▶ [DOCUMENT SEGMENT]
-=-=-

Im playing a 5-handed holdŽem game. I am dealt 6[img]/images/graemlins/spade.gif[/img] 7[img]/images/graemlins/spade.gif[/img] .
Flop: 8[img]/images/graemlins/spade.gif[/img]K[img]/images/graemlins/spade.gif[/img]T[img]/images/graemlins/spade.gif[/img]

Now, what are the chances of me losing this to a higher flush?
IŽve taken the chance of someone having a higher flush on the flop + someone having 1 higher spade than me and another spade coming off on the turn/river. I came up with approx. 8% chance of losing to a higher flush. Correct?

(Im not taking into account anybody having a str8flush)

AaronBrown 09-17-2005 07:26 PM

Re: chances of flush vs flush
 
With 47 cards out, there are 47*46/2 = 1,081 possible sets of pocket cards. There are four spades out higher than your 8, plus four other spades. These can be arranged into pocket cards in 24 ways. 24/1,081 = 2.2%. With four other players, there's about an 8.8% chance that one of them was dealt two spades that give a higher flush than yours. Many of these hands would have folded preflop in most games.

One of the four spades higher than 9 could be paired with 39 non-spades in the deck, that's 4*39 = 156, or a 14.4% chance than a single other player holds a higher spade. If exactly one other player holds a spade, there are 7 cards that can beat you. The chance of one of them showing up on the turn or river is 1 - (38/45)*(37/44) = 30.0%. Multiplying by the 14.4% chance that gives a 4.2% chance that one player will beat you.

It gets a bit complicated to figure four other players, but it's not a bad approximation to multiply by 4 again and get 16.8%. Add to the 8.8 and you get 25.6%, or about one chance in four that your flush will lose if any player holding a spade stays in to showdown. The actual probability of loss is closer to your 8% estimate, given how many of the hands that beat you are unlikely to have been played.

bruce 09-17-2005 10:48 PM

Re: chances of flush vs flush
 
Pardon my ignorance but how did you arrive at there being 24 combos of someone having a hand with two spades? I thought that since there are 8 spades we could 8*7/2 and
come up with 28 combos. Also if there is a 2.2% chance of a player having spades I assume you're multiplying 2.2 by
4 and coming up with 8.8. But isn't 2.2 the percentage of someone having two spades, not necessarily two higher spades? Thanks for your help. It's been 25 years since I have taken a class in math.

Bruce

AaronBrown 09-17-2005 11:24 PM

Re: chances of flush vs flush
 
I always worry when someone says "pardon my ignorance" because it usually means I've done or said something stupid.

In this case, I think we're both right in both cases, we just reversed our meanings like two people in a door moving side to side and always blocking each other.

-=-=-

▶ [WRITTEN INSTRUCTION 1] Say whether each statement agrees with the flush odds thread, answering yes or no and quoting the deciding words: (a) the original poster estimated about an 8% chance of losing to a higher flush; (b) Bruce believed there were 24 two-spade combinations; (c) the original poster ignored straight flushes.
▶ [WRITTEN INSTRUCTION 2] Please continue the flush odds thread from the point where it stops.
The records that follow have nothing to do with the flush odds thread.

-=-=-

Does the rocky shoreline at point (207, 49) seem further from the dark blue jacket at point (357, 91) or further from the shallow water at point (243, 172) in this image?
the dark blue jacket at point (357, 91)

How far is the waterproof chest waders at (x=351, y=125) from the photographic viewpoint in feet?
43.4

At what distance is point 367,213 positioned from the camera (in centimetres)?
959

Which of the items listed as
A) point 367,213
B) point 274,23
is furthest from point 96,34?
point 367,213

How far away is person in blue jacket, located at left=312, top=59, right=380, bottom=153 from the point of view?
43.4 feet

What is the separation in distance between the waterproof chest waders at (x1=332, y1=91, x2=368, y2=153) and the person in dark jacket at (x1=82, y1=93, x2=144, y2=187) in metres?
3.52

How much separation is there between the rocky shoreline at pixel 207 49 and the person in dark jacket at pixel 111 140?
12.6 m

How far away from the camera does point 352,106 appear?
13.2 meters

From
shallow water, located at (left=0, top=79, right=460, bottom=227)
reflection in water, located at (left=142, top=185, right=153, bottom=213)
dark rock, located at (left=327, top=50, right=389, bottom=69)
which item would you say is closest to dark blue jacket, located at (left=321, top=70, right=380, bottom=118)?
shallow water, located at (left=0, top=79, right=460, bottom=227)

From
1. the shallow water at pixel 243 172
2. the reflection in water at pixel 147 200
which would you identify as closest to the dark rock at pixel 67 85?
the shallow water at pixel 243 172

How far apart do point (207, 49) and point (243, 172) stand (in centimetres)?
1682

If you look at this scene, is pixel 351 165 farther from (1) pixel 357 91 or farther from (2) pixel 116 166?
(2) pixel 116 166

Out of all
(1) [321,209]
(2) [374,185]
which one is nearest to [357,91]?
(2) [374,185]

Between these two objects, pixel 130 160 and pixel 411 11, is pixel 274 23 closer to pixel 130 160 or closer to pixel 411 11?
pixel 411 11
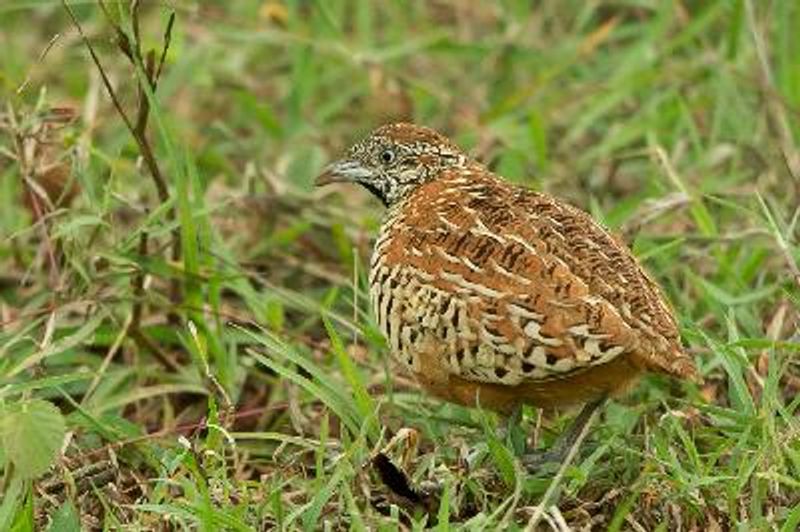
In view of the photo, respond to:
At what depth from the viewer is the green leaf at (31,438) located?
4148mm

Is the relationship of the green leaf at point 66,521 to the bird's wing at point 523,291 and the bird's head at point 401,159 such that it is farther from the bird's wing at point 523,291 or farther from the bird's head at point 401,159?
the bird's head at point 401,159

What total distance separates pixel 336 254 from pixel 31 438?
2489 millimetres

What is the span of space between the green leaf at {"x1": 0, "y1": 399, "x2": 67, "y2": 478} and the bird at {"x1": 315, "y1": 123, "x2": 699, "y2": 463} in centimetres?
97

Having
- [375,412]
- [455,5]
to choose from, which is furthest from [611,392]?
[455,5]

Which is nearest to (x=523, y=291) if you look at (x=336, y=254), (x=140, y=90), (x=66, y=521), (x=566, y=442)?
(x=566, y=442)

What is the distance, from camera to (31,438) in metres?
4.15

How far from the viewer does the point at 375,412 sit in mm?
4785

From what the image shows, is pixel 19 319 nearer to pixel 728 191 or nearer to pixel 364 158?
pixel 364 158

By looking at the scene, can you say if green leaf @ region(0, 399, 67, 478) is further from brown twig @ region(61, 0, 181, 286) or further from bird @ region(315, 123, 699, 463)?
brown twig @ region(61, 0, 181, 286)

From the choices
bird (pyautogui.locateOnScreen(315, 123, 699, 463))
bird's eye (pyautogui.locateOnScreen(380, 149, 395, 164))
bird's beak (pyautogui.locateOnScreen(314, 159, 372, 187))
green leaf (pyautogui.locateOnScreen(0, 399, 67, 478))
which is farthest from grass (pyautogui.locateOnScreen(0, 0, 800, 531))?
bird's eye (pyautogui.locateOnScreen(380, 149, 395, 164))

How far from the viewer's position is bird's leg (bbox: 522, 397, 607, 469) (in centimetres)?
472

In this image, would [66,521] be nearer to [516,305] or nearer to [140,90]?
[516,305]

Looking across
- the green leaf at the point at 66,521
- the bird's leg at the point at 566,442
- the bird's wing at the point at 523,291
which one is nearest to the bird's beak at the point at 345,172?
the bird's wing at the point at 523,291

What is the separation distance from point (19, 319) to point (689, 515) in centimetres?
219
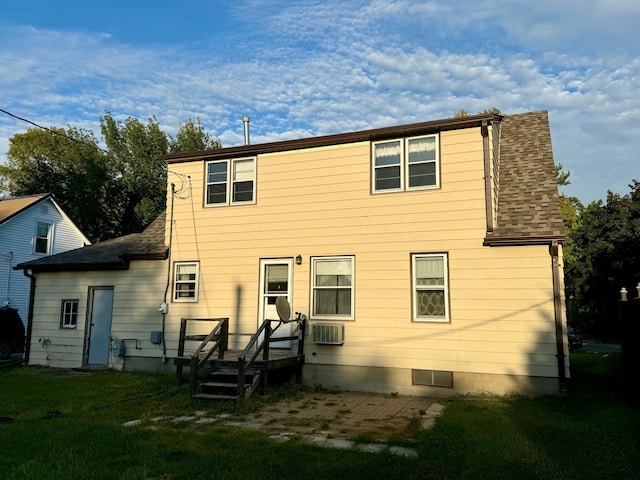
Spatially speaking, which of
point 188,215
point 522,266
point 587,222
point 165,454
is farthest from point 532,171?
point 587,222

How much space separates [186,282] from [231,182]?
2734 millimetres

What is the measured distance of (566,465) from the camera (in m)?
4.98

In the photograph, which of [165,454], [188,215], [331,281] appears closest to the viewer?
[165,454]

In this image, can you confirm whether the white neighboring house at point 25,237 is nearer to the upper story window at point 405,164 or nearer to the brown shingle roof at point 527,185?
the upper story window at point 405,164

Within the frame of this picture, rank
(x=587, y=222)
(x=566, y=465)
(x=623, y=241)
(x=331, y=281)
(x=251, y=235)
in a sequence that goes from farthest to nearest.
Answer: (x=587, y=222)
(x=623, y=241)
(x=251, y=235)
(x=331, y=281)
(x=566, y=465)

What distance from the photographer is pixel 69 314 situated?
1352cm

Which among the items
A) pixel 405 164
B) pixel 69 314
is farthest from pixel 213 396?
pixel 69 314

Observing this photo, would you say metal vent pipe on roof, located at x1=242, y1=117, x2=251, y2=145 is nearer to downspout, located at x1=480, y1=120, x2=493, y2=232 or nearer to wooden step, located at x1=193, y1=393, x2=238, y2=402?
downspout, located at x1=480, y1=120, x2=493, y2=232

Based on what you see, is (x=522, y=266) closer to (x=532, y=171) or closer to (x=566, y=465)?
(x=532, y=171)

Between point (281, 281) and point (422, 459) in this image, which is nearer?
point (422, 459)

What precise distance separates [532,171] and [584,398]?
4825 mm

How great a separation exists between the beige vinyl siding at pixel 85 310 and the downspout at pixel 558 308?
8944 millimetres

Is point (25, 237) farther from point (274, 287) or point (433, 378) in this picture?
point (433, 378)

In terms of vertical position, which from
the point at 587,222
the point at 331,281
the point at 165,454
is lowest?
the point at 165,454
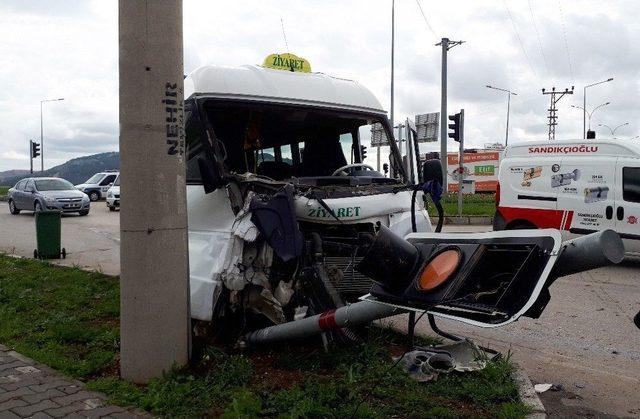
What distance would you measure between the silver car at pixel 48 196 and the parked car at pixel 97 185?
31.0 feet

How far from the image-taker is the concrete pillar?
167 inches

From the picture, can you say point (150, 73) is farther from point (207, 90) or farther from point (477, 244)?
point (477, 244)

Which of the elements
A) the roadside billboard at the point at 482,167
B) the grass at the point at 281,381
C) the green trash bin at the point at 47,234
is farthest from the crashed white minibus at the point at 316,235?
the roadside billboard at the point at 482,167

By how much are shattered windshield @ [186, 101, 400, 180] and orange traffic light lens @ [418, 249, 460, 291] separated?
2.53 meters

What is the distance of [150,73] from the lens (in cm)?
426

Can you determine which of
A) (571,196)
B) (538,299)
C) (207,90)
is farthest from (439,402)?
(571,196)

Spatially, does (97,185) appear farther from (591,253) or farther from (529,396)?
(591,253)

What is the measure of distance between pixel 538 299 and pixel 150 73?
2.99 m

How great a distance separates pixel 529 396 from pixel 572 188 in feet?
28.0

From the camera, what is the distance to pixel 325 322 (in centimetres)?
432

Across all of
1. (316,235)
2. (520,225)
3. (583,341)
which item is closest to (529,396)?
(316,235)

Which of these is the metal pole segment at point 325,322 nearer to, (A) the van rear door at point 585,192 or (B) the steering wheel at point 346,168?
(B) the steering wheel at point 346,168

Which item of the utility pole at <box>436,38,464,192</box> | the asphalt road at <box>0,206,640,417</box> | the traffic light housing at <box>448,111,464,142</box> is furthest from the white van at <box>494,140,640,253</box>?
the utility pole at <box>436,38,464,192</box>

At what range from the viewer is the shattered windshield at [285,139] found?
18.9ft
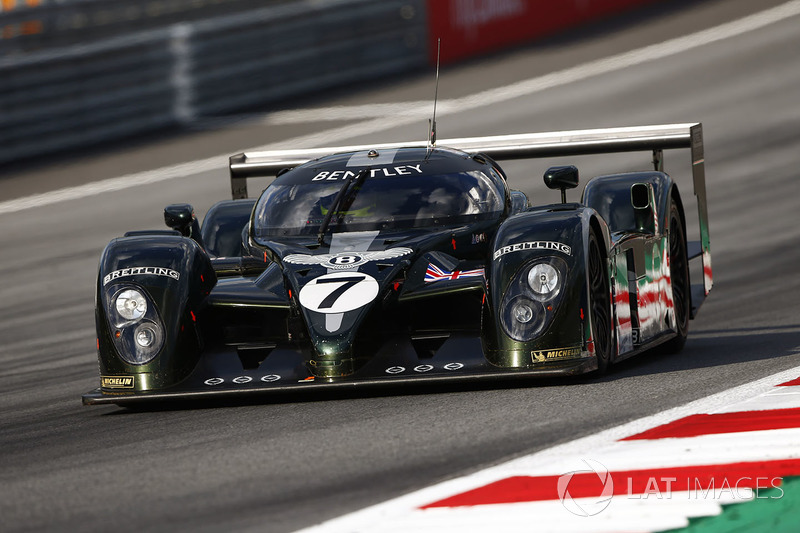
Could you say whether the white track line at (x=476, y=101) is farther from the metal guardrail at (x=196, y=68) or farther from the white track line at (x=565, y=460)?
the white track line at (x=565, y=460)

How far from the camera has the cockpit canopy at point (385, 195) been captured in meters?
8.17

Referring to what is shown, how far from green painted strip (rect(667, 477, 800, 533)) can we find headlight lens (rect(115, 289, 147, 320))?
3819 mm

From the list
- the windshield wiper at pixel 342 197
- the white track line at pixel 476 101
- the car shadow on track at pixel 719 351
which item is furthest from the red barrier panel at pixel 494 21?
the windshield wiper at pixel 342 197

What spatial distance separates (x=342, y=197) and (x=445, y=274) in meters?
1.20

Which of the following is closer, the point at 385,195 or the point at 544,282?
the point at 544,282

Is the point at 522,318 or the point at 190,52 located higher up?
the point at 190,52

-=-=-

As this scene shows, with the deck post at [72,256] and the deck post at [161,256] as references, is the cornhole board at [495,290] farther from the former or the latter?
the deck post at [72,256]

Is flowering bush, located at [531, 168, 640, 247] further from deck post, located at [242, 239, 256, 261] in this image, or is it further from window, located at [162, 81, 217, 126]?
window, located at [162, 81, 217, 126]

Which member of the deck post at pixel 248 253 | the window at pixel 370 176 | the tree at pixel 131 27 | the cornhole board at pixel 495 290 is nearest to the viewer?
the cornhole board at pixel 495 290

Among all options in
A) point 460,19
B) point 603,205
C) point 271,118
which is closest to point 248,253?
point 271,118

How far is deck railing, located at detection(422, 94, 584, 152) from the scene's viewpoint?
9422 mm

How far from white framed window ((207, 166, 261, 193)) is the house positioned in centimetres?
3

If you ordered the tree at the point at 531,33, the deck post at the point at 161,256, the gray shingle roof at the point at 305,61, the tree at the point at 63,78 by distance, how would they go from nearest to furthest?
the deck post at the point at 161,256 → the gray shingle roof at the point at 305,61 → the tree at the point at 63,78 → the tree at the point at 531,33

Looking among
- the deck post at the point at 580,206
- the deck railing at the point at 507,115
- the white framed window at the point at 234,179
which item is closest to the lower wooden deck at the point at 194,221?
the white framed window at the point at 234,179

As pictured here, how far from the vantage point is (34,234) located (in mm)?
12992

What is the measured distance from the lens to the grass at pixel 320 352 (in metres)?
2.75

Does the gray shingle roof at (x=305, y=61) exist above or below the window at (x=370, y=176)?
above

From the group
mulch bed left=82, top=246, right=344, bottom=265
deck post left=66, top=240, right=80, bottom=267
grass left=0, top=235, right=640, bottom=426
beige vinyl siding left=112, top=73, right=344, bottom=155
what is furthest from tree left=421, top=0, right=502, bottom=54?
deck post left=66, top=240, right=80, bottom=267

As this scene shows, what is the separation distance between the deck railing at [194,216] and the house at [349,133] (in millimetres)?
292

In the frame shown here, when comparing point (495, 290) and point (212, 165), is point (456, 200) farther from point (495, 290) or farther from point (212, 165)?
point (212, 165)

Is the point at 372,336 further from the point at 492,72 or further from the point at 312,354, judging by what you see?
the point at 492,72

-=-=-

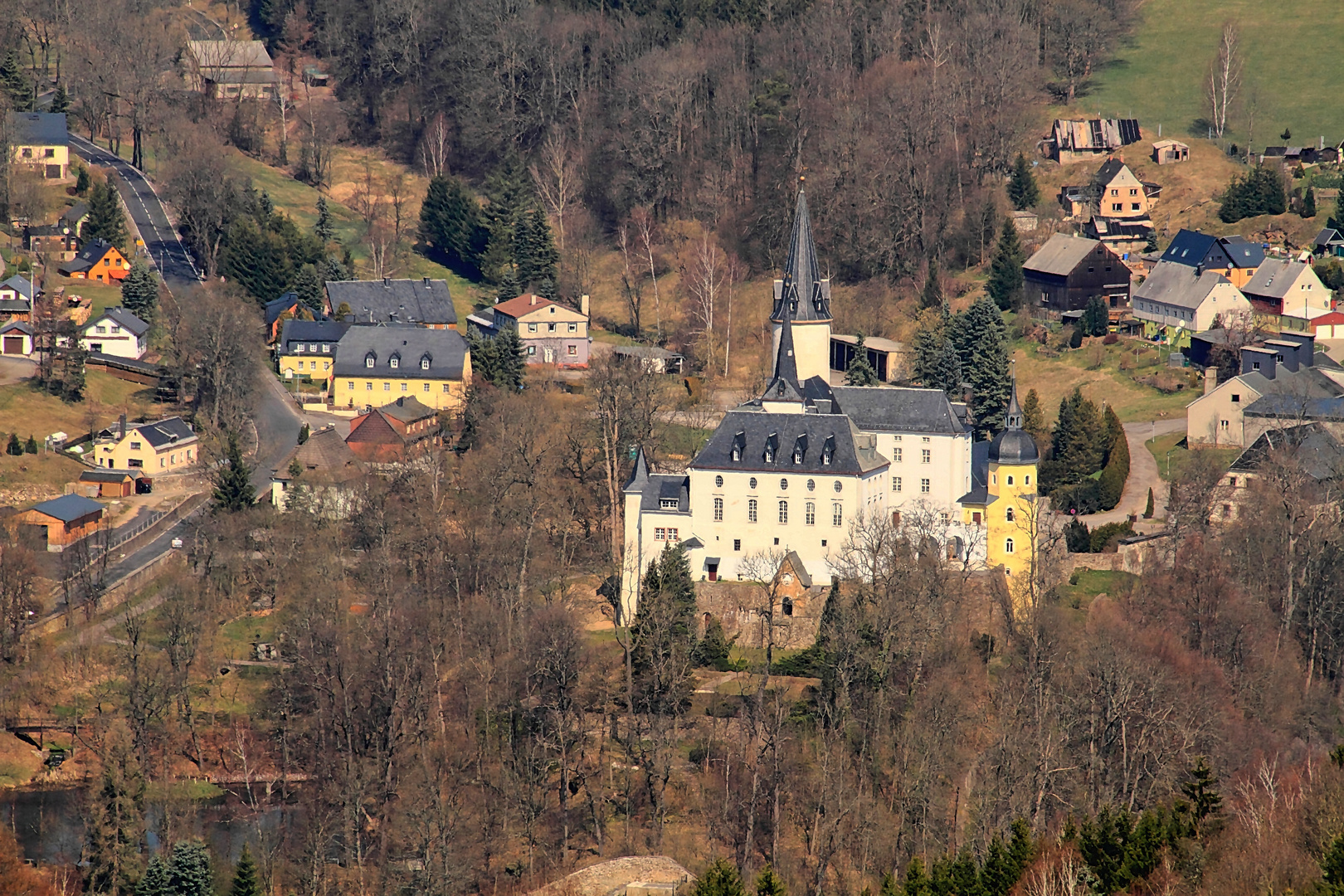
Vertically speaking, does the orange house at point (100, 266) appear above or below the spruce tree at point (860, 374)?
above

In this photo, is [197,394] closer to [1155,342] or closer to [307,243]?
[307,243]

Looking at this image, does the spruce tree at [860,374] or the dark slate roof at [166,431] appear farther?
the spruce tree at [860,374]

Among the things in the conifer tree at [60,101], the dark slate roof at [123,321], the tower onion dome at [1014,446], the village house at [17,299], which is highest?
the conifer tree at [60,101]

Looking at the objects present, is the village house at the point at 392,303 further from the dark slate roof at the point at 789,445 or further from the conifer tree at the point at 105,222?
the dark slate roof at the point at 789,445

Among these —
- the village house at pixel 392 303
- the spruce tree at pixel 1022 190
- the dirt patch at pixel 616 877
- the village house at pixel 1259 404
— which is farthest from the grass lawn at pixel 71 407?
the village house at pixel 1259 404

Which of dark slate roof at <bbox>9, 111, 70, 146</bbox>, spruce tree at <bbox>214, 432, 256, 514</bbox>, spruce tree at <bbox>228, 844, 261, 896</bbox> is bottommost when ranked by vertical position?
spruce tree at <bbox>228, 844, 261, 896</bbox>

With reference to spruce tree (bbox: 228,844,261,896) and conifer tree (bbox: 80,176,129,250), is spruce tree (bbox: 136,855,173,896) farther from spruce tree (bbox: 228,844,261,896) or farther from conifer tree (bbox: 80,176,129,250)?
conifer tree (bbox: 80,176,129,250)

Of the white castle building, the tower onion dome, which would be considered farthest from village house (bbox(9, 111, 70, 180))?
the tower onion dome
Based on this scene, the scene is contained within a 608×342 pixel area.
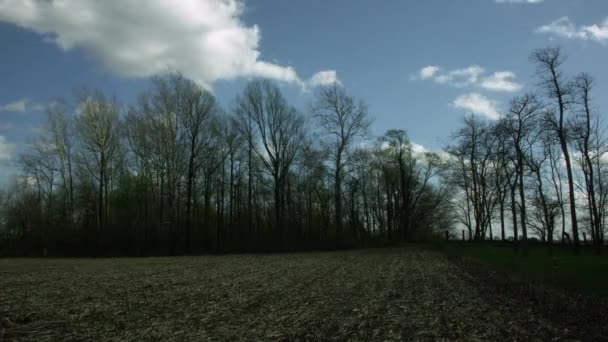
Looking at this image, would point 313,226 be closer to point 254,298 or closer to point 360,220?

-=-=-

▶ [EXERCISE OUTPUT 1]
(a) Yes: "I came up with approx. 8% chance of losing to a higher flush."
(b) No: "come up with 28 combos"
(c) Yes: "(Im not taking into account anybody having a str8flush)"

▶ [EXERCISE OUTPUT 2]
Yes, with 8 spades, there are 8*7/2 = 28 ways to combine two of them. But with only 4 higher spades, there are 4*4/2 = 8 ways for someone two have two higher spades plus 4*4 = 16 ways to have a higher one and a lower one. 8 + 16 = 24, so that's how many ways someone can have two spades that result in a higher flush. That's what I was trying to compute; and that's why I can multiply my 2.2% by 4.

KJL 09-17-2005 11:46 PM

Re: chances of flush vs flush
 
How come when figuring out the chance that someone has 2 higher spades the calculation is 4*4/2(wouldn't it be 4*3/2) but when you have a higher and lower one it is not divided by 2. Also why can't you calculate this by doing 4*7=28. This is just not making sense right now and I'm sure I'm doing something stupid but can you explain this to me.

AaronBrown 09-17-2005 11:57 PM

Re: chances of flush vs flush
 
Nothing stupid, it's a tricky subject.

When you pick two items out of one set, you divide by 2, because you can do them in either order. When you pick one item from set one and one item from set two, you don't divide by two because they are distinguishable.

I know is seems odd, but it's true. If you want to pick two cards out of the deck, and you don't care about the order, there are 52*51/2 combinations. But if you pick one red card and one black card, there are 26*26 combinations, no need to divide by 2.

KJL 09-18-2005 12:15 AM

Re: chances of flush vs flush
 
Thanks alot Aaron, I was being stupid tho cause I actually knew that, but for some reason, I didn't realize it was two sets.

bruce 09-18-2005 12:09 PM

Re: chances of flush vs flush
 
Thanks a lot Aaron for your responses. Thanks KJL because
I had the same question.

On a seperate note what's a good book or website for me to learn more about this, particularly in response to holdem?
I'm close to 50 and even though I have four semesters of math in college, I never once took a class in probability?

Thanks again.

Bruce

LetYouDown 09-18-2005 12:11 PM

Re: chances of flush vs flush
 
Might Help - Intro to Probability

bruce 09-18-2005 12:14 PM

Re: chances of flush vs flush
 
Much thanks.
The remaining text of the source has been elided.